Over the last two years, five companies have located in Richmond and its surrounding Wayne County, according to Bill Martus, president of the Economic Development Corporation of Wayne County — including two Japanese automotive parts suppliers, Yukiya USA and Howa USA. Richmond officials went on the same Japanese trip in 2005.

Why didn’t Anderson get those jobs?

“(Richmond officials) probably had contact with them before we went,” Winkler said.

Richmond’s economic development office is looking for a new CEO — at the same pay Winkler receives, said Martus.

Winkler, in fact, was hired instead of a new economic development director.

Smith said Winkler’s experience in the private sector makes him better at the job.

“I was getting applications from bureaucrats,” Smith said. Winkler was a salesman with an engineering firm and Smith offered him the contract.

Winkler’s contacts in the private sector give the city’s economic development team a place to start, Smith said.

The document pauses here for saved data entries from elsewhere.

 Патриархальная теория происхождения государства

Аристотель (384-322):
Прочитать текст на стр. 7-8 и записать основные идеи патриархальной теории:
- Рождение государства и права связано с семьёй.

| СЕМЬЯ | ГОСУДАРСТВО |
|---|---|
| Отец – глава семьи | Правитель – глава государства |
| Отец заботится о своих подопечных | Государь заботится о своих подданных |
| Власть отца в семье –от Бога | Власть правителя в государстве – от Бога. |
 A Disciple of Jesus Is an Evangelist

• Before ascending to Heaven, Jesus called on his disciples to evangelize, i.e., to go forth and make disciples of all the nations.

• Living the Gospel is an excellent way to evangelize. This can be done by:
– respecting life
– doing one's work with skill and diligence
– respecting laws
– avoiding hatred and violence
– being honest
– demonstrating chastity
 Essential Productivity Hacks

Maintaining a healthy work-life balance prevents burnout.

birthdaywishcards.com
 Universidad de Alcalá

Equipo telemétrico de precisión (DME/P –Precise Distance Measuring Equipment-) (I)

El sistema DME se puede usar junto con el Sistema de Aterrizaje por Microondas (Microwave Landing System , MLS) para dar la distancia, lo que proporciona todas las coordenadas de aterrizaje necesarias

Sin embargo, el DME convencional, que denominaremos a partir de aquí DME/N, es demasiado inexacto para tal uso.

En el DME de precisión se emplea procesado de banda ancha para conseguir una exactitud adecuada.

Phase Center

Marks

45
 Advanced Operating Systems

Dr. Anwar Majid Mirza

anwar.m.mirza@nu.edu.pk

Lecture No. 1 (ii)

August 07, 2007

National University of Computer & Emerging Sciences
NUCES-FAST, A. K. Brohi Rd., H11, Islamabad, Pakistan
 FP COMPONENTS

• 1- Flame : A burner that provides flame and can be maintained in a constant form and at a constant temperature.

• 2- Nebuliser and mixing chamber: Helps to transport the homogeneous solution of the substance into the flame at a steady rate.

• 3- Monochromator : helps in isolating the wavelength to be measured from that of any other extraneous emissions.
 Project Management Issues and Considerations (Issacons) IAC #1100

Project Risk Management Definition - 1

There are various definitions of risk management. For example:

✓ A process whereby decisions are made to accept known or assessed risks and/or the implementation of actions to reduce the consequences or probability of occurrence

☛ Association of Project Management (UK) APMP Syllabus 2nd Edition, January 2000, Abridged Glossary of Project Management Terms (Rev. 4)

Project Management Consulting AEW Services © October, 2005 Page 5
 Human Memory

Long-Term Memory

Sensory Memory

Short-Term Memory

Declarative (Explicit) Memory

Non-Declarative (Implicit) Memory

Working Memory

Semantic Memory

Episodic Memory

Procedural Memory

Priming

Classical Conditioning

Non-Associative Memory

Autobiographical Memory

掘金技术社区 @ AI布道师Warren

Winkler’s pay comes from the city’s economic development fund. The city’s Board of Public Works allocates those funds. The City Council has no say over how they’re spent.

“We really don’t have control,” City Council President Rodney Chamberlain, D-at large, said. “If we did, it would probably be a little bit different. A lot of salesmen are paid by commissions.”

But Smith said Winkler has been worth the money nearly $300,000.

“I think the people of Anderson have gotten more bang from their buck out of Greg than from the Crystal Arch,” he said. The $400,000 city hall monument, built during former mayor Mark Lawler’s time, also was funded by the food and beverage tax.

Winkler said the last two years have been spent tearing out the foundations of a General Motors town — literally and figuratively — and starting again.

When he talks about Anderson’s “core markets,” or industries he hopes to bring to Anderson, it’s hard not to be caught up in the former pastor’s high-energy enthusiasm. Supporters and critics alike praised his upbeat attitude.

Those markets include industries that utilize the expertise of engineers and skilled tradesmen whose skills learned in the auto world could translate to the growing biomedical equipment field.

Data recovery, he said, is also a good market for Anderson because of the city’s independent fiber optic network that would stay running even if Indianapolis’ went down.

Piggybacking on Altair and the packaged-energy company iPower, Winkler said alternative energy could also be in Anderson’s future.

He ranked negotiations with GM over the empty factories in town, which have yet to conclude, among his biggest achievements.

The city got some “significant” concessions from GM, Winkler said.

Bill Nagengast, director of operations at Continental Design and Engineering, said that big things are on the way.

“Where we’ve missed out is not having a coordinated effort,” he said. “I’ve seen firsthand exactly what he’s done, and I think that within 90 days a lot of people will become Greg Winkler fans.”